Lay out the lines below as a JSON list of strings, one string per line and blank lines omitted, running from the line containing "Looking at this" through the end of the items.

▶ **Spatial reasoning items**
------------------------------------------------

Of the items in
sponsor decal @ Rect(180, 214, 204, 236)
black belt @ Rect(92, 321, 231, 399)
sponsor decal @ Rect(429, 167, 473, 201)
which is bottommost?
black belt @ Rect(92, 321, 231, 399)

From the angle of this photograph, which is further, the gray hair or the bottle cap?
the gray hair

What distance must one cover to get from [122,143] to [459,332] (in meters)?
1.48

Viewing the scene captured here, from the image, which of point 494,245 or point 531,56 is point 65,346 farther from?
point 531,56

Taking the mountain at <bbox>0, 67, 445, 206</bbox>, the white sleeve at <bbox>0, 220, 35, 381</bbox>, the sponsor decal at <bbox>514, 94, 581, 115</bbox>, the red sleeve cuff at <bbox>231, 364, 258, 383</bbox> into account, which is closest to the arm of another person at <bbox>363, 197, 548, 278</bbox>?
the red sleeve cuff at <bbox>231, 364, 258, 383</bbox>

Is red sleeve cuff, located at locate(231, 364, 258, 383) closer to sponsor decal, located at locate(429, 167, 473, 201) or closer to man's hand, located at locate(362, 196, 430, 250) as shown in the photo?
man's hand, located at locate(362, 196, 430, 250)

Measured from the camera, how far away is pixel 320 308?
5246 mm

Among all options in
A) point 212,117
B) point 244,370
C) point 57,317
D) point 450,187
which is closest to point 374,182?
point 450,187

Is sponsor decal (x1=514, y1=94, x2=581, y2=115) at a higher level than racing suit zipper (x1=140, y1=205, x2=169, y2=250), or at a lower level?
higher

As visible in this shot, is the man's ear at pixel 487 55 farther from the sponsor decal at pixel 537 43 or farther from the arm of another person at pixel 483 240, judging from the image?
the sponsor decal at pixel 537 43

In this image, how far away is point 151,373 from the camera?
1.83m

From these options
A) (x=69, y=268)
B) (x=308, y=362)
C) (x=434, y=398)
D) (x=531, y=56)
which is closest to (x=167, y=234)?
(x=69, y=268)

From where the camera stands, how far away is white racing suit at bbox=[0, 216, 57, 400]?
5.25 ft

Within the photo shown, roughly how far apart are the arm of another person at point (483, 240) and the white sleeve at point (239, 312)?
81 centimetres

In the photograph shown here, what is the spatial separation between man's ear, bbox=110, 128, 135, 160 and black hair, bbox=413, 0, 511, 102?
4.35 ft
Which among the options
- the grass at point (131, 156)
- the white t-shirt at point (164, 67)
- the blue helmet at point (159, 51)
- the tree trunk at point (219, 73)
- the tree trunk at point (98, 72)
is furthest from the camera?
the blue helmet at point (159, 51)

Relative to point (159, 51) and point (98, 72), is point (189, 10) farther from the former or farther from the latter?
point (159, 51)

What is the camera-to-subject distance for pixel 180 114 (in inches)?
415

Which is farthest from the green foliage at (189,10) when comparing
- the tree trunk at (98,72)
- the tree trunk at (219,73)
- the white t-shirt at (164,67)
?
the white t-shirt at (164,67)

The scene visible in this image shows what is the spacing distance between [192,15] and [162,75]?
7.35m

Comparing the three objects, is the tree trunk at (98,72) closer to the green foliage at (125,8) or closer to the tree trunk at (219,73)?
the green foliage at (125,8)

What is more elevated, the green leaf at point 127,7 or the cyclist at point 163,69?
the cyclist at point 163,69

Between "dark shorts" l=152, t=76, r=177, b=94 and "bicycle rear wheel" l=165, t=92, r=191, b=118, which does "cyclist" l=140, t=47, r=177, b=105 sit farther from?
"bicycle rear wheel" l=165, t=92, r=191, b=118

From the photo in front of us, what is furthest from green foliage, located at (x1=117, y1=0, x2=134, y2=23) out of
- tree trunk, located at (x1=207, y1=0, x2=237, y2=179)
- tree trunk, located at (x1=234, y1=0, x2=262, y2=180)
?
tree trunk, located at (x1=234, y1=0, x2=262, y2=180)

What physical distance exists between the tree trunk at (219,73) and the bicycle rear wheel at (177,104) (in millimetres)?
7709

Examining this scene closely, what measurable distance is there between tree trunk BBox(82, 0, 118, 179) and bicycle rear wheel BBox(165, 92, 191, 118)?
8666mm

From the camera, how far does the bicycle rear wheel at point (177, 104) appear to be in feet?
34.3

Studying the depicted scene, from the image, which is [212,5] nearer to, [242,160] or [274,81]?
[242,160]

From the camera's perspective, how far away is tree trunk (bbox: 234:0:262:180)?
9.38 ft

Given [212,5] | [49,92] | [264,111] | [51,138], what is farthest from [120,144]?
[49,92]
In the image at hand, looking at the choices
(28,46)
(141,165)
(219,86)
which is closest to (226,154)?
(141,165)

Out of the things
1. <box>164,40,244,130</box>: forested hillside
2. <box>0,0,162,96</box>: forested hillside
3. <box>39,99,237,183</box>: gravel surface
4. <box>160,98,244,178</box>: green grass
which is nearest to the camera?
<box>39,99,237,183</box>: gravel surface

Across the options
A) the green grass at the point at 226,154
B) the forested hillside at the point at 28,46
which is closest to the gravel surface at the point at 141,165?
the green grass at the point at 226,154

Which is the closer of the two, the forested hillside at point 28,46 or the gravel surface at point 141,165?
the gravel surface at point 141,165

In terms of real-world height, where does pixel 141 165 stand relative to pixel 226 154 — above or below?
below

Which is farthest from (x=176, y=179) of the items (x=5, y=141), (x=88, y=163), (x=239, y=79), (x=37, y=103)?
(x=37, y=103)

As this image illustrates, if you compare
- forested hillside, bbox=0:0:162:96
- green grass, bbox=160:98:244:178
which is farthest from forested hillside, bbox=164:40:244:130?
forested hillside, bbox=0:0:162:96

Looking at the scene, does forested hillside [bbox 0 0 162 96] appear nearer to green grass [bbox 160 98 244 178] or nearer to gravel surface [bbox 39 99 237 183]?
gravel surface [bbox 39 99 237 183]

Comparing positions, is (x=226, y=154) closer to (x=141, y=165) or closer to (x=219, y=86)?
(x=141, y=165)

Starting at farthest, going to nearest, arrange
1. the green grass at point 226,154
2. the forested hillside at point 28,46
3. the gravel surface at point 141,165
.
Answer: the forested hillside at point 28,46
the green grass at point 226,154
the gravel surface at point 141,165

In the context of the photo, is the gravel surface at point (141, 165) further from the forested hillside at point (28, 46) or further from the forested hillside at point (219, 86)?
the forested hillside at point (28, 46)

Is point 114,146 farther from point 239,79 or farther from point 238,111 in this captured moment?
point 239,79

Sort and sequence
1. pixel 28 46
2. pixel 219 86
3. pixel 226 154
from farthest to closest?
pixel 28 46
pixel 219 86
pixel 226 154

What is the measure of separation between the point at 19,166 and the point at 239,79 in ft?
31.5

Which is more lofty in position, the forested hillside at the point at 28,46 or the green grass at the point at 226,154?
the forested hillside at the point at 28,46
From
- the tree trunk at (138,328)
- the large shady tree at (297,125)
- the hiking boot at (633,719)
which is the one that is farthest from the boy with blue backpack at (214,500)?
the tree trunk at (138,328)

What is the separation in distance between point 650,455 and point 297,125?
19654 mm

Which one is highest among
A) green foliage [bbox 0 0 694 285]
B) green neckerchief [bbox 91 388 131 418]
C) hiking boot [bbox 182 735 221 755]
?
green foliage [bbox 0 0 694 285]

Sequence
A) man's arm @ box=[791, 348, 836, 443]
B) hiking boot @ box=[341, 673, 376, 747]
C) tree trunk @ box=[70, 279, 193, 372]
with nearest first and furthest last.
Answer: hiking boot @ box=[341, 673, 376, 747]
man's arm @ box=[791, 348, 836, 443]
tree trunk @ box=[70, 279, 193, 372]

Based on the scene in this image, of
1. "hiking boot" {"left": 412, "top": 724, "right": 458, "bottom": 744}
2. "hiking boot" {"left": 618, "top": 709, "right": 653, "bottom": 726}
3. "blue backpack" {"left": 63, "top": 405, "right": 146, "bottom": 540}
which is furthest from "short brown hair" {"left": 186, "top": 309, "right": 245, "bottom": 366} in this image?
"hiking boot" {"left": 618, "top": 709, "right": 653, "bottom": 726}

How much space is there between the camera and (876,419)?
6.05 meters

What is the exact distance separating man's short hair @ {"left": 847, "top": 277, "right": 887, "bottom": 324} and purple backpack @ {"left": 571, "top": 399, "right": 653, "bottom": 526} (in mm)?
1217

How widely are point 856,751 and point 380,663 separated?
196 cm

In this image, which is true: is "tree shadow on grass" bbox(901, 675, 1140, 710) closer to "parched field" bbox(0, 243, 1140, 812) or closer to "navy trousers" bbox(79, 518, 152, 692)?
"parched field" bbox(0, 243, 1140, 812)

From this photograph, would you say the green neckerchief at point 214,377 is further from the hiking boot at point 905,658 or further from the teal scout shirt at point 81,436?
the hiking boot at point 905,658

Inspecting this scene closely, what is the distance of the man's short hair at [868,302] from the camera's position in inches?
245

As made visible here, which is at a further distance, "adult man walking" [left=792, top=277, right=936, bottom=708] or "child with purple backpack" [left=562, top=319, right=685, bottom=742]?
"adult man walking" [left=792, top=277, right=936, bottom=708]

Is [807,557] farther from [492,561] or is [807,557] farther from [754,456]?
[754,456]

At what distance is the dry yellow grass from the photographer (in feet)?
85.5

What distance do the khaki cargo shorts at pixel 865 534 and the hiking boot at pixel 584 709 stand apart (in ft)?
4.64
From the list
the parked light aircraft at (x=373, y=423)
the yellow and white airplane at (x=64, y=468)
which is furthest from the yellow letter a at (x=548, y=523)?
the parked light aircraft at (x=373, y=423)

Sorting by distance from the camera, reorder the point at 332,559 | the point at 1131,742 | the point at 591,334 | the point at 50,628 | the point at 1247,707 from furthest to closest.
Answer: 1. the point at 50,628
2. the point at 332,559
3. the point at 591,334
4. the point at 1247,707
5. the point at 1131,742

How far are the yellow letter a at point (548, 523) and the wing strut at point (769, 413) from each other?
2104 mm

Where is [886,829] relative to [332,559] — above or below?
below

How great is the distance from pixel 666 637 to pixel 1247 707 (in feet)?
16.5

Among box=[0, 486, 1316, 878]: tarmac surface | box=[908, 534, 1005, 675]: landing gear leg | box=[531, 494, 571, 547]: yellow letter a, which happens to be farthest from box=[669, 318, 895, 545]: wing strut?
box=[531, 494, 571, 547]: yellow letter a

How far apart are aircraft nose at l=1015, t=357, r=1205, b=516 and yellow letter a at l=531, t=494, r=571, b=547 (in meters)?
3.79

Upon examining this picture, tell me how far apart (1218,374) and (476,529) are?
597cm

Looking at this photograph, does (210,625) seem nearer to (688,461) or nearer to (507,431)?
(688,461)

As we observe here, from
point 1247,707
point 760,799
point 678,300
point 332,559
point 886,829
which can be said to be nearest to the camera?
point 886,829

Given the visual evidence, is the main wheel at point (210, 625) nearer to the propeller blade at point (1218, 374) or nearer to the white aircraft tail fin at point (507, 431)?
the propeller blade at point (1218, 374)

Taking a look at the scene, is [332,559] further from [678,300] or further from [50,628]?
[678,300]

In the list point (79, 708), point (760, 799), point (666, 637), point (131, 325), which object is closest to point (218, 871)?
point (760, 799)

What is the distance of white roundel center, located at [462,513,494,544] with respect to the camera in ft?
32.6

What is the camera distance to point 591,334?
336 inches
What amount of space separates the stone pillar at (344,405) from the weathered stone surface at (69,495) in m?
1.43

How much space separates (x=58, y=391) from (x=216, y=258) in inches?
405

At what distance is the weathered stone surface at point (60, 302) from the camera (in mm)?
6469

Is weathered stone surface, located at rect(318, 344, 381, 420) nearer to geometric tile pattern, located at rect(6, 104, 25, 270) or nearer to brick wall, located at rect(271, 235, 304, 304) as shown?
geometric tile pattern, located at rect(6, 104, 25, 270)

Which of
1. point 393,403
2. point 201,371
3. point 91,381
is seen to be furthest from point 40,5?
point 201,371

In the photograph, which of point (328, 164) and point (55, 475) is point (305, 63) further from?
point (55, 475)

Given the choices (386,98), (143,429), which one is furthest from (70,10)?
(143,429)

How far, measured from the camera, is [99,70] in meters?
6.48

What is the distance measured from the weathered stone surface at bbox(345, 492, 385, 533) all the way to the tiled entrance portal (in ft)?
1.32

------------------------------------------------

▶ **The output**
[
  "Looking at this photograph, does (210,625) seem nearer to (688,461) or nearer to (507,431)?",
  "(688,461)",
  "As we observe here, from",
  "point 1247,707",
  "point 760,799",
  "point 678,300",
  "point 332,559",
  "point 886,829",
  "which can be said to be nearest to the camera?",
  "point 886,829",
  "Given the visual evidence, is the main wheel at point (210, 625) nearer to the propeller blade at point (1218, 374) or nearer to the white aircraft tail fin at point (507, 431)?",
  "the propeller blade at point (1218, 374)",
  "Taking a look at the scene, is [332,559] further from [678,300] or further from [50,628]?",
  "[678,300]",
  "In the list point (79, 708), point (760, 799), point (666, 637), point (131, 325), which object is closest to point (218, 871)?",
  "point (760, 799)",
  "What is the distance of white roundel center, located at [462,513,494,544] with respect to the camera in ft?",
  "32.6",
  "What is the camera distance to point 591,334?",
  "336 inches",
  "What amount of space separates the stone pillar at (344,405) from the weathered stone surface at (69,495) in m?",
  "1.43",
  "How much space separates (x=58, y=391) from (x=216, y=258) in inches?",
  "405",
  "At what distance is the weathered stone surface at point (60, 302) from the camera (in mm)?",
  "6469",
  "Is weathered stone surface, located at rect(318, 344, 381, 420) nearer to geometric tile pattern, located at rect(6, 104, 25, 270) or nearer to brick wall, located at rect(271, 235, 304, 304) as shown?",
  "geometric tile pattern, located at rect(6, 104, 25, 270)",
  "Which of",
  "1. point 393,403",
  "2. point 201,371",
  "3. point 91,381",
  "is seen to be furthest from point 40,5?",
  "point 201,371",
  "In the photograph, which of point (328, 164) and point (55, 475) is point (305, 63) further from?",
  "point (55, 475)",
  "Given the choices (386,98), (143,429), which one is furthest from (70,10)?",
  "(143,429)",
  "How far, measured from the camera, is [99,70] in meters?",
  "6.48",
  "What is the distance measured from the weathered stone surface at bbox(345, 492, 385, 533) all the way to the tiled entrance portal (in ft)?",
  "1.32"
]